I'd bring along Knoppix and try the following:
- What's the CPU speed? /proc/cpuinfo.
- How much memory? 'free'
- What's hard drive performance?
hdparm /dev/hda # show Knoppix's autoconfigured settings.
hdparm -tT /dev/hda # test actual performance.
The critical value is the second number, buffered disk reads. Good
values are in the 10 - 50+ MiB/s range. Anything < 1 MiB/s indicates
a pathalogically slow drive. I got *massive* system performance
boosts by swapping out a disk getting ~150 KiB/s (yes, kilobytes) for
one hitting 60-80 MiB/s.
I don't know how to apply drive tuning parameters under XP, but the
system should be using DMA at the least.
Another trick is to boot safe mode and compare performance. If it's
notably snappier, check RAM usage and running programs.

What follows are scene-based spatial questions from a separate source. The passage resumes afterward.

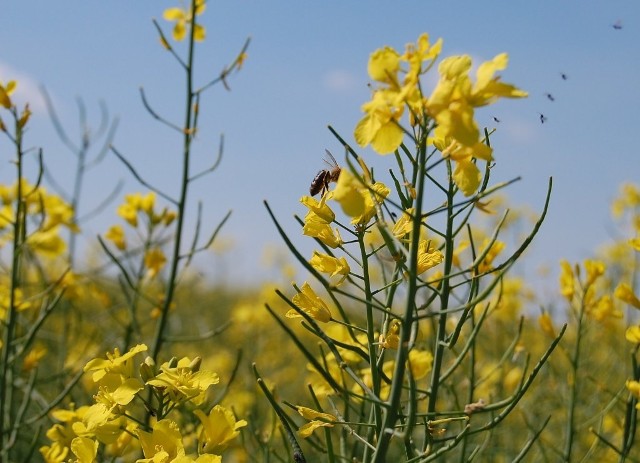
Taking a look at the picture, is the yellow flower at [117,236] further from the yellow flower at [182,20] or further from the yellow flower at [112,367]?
the yellow flower at [112,367]

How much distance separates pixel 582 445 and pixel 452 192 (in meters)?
3.86

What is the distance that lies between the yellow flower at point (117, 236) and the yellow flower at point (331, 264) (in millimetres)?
1825


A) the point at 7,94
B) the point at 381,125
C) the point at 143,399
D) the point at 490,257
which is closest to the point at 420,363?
the point at 490,257

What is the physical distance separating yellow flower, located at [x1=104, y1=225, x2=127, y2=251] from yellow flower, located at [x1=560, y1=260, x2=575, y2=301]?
172 centimetres

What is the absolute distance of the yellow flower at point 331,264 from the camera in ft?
4.23

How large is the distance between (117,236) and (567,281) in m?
1.75

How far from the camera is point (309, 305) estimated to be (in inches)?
52.9

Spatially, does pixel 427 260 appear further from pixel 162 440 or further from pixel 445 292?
pixel 162 440

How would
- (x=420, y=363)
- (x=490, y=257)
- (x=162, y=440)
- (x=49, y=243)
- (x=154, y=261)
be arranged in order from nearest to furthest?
(x=162, y=440)
(x=420, y=363)
(x=490, y=257)
(x=154, y=261)
(x=49, y=243)

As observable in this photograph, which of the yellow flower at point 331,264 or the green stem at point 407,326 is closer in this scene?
the green stem at point 407,326

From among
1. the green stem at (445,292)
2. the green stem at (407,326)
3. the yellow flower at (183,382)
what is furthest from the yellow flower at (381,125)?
Result: the yellow flower at (183,382)

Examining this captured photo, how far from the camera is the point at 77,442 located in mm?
1252

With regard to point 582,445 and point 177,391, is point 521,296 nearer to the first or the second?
point 582,445

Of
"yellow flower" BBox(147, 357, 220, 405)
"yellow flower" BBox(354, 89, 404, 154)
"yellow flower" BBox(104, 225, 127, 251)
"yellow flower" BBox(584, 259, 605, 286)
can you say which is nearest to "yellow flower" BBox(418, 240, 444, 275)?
"yellow flower" BBox(354, 89, 404, 154)
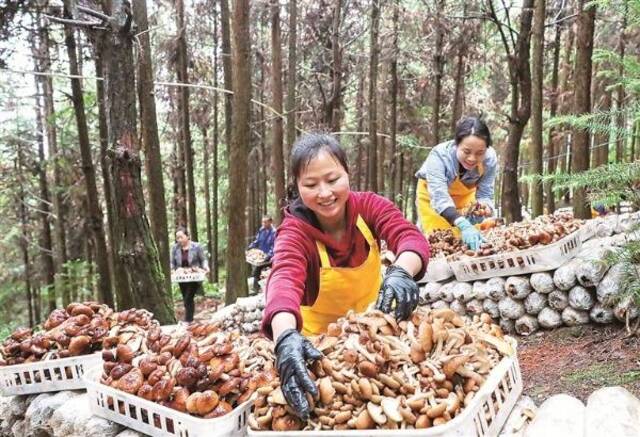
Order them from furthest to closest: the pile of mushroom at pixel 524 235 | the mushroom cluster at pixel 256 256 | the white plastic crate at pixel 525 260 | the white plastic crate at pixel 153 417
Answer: the mushroom cluster at pixel 256 256
the pile of mushroom at pixel 524 235
the white plastic crate at pixel 525 260
the white plastic crate at pixel 153 417

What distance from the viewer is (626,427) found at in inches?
67.4

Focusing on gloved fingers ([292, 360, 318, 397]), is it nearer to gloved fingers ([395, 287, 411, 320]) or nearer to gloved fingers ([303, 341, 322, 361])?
gloved fingers ([303, 341, 322, 361])

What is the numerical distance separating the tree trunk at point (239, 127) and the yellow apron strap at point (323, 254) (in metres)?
5.97

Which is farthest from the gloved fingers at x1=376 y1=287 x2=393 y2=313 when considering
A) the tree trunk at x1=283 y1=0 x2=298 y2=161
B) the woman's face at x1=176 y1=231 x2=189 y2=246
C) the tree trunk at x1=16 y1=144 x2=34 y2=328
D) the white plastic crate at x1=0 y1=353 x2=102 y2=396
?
the tree trunk at x1=16 y1=144 x2=34 y2=328

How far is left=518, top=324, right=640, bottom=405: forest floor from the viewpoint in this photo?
442 centimetres

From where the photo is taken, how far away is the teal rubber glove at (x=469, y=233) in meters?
5.69

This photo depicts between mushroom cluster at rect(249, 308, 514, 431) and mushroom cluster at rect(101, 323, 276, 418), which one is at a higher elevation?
mushroom cluster at rect(249, 308, 514, 431)

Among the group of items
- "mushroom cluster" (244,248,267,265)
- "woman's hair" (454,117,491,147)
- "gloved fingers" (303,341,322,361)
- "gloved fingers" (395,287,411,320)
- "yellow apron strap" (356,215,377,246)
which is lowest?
"mushroom cluster" (244,248,267,265)

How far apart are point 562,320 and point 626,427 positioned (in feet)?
14.5

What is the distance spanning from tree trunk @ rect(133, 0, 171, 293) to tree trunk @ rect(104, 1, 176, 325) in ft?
9.03

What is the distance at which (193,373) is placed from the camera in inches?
95.6

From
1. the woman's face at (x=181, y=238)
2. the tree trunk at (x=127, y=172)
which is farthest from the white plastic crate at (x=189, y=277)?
the tree trunk at (x=127, y=172)

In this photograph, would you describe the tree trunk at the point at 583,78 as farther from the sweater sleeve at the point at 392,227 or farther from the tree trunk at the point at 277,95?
the tree trunk at the point at 277,95

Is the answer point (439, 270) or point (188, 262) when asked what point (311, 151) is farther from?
point (188, 262)
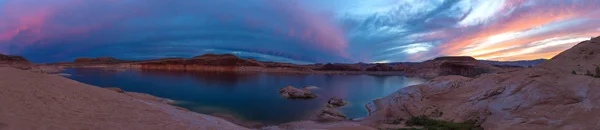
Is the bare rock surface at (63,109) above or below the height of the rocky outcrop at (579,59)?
below

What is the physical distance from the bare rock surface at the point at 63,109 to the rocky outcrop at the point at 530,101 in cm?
1262

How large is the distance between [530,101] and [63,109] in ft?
57.8

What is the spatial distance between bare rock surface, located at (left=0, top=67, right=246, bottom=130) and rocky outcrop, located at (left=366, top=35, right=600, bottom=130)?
12.6 meters

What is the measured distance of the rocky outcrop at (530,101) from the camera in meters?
10.7

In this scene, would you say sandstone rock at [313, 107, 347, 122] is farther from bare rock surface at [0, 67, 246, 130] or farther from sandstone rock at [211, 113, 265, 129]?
bare rock surface at [0, 67, 246, 130]

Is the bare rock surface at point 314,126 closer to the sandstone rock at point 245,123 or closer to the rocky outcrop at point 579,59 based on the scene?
the sandstone rock at point 245,123

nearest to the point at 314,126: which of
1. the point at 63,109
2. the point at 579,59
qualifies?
the point at 63,109

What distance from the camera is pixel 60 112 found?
299 inches

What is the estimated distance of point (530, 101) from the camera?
506 inches

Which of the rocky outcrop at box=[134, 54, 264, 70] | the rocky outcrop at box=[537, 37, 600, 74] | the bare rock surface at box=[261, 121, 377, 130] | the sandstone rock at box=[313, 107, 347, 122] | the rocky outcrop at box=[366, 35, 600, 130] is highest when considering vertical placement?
the rocky outcrop at box=[134, 54, 264, 70]

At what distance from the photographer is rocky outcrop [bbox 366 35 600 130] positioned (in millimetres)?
10672

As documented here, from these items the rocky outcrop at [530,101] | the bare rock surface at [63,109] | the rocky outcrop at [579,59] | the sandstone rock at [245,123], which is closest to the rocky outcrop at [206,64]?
the sandstone rock at [245,123]

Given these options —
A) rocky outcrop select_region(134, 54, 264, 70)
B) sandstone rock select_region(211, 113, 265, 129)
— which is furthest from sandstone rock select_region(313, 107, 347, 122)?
rocky outcrop select_region(134, 54, 264, 70)

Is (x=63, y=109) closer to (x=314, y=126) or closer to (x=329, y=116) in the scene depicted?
(x=314, y=126)
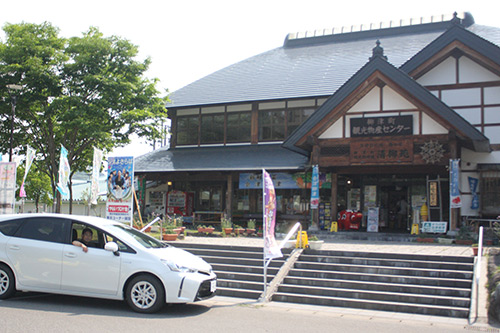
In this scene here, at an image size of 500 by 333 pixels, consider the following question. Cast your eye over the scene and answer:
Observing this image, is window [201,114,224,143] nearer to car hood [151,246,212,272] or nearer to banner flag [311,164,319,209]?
banner flag [311,164,319,209]

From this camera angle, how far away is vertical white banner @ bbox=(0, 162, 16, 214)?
618 inches

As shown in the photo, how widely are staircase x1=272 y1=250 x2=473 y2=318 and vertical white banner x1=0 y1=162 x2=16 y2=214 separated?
10122 mm

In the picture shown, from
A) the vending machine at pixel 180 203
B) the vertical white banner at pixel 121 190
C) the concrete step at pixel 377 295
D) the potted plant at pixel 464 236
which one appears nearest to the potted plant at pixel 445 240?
the potted plant at pixel 464 236

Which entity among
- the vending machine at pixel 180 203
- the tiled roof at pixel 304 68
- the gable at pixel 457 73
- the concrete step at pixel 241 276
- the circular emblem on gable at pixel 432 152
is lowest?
the concrete step at pixel 241 276

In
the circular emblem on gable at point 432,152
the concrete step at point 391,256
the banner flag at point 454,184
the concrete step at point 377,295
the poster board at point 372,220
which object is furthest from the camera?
the poster board at point 372,220

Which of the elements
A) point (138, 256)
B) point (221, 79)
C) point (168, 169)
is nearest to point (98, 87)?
point (168, 169)

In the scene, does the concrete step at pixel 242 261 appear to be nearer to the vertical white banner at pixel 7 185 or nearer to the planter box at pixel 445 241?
the planter box at pixel 445 241

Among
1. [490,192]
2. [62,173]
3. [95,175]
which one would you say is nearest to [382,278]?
[490,192]

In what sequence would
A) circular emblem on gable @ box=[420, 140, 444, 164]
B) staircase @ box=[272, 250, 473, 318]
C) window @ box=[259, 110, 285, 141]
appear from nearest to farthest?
staircase @ box=[272, 250, 473, 318] → circular emblem on gable @ box=[420, 140, 444, 164] → window @ box=[259, 110, 285, 141]

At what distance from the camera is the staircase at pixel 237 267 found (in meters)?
10.5

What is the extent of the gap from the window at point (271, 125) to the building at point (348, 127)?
6cm


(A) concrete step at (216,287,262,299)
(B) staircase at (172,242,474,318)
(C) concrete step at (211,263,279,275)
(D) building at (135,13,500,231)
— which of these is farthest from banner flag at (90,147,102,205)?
(D) building at (135,13,500,231)

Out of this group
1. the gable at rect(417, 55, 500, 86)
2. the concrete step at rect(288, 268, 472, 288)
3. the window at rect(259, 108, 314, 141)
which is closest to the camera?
the concrete step at rect(288, 268, 472, 288)

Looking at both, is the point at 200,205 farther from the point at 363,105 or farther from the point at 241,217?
the point at 363,105
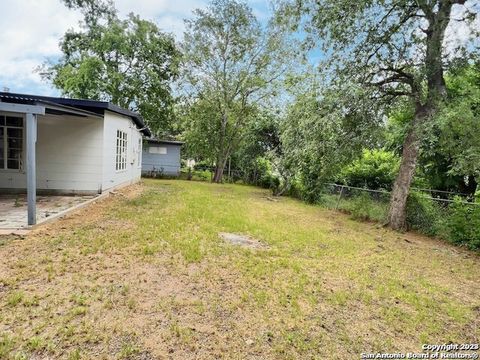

> The other thing to think about although this is nit picky is to look
> at the case cooling situation. Dell is very bad about this. You can
> download a free program(for home use) called Everest to check the ram
> performance and CPU temp.
Cooling won't affect performance. It will affect component longevity.
> Last tip, move files out of her profile, especially the desktop to
> increase the boot up speed.
Not a factor on Workstation / Workgroup boot. Matters in Domain boots.
WinXP Home Edition *CANNOT* do a domain boot.
Peace.
--
Karsten M. Self <kmself at ix.netcom.com> http://kmself.home.netcom.com/
What Part of "Gestalt" don't you understand?
The golden rule of technical design: complexity is the enemy.